2°) Bref historique du synode romain dans l’antiquité.

3°) Le synode des évêques inauguré par le pape Paul VI.

4°) Les synodes patriarcaux.

5°) Valeur ecclésiale de la notion d’autocéphalie.

1°) Théorie du synode romain.

Le synode romain, que le pape réunissait autrefois autour de lui, n’était autre chose que le synode, ou concile particulier, des évêques de la province romaine ou, plus largement, du voisinage géographique de l’Eglise de Rome. La théorie, ou la théologie, de ce synode eût donc été celle du synode particulier s’il n’eût contenu dans son sein le successeur de Pierre.

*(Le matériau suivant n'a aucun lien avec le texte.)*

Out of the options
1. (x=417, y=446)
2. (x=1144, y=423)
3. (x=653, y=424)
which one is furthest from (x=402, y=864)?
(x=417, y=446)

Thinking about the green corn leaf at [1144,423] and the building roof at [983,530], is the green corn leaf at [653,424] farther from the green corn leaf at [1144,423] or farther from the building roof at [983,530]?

Les fonctions primitives de ce synode furent donc de gérer les affaires ecclésiastiques de la province romaine. Mais du simple fait qu’il se vît convoqué, présidé, et ses décisions promulguées, par l’évêque de Rome, du fait que pussent être admis, appelés à son audience, des évêques de l’univers entier, il acquérait de facto une dimension universelle. Il bénéficiait de l’autorité même que lui accordait le pape. Il jouissait de l’autorité du pape, patriarche d’Occident et pontife de l’Eglise universelle. Il pouvait en venir à gouverner l’Eglise entière du Christ. Contenant la tête visible de l’Eglise, il devenait lui-même cette tête visible, et l’organe par lequel elle s’exprimait, agissait. Il n’accédait pas, cependant, au prestige ni à l’autorité du concile œcuménique car il ne pouvait pas se dire, ni en droit ni en fait, représentatif de l’épiscopat du monde entier.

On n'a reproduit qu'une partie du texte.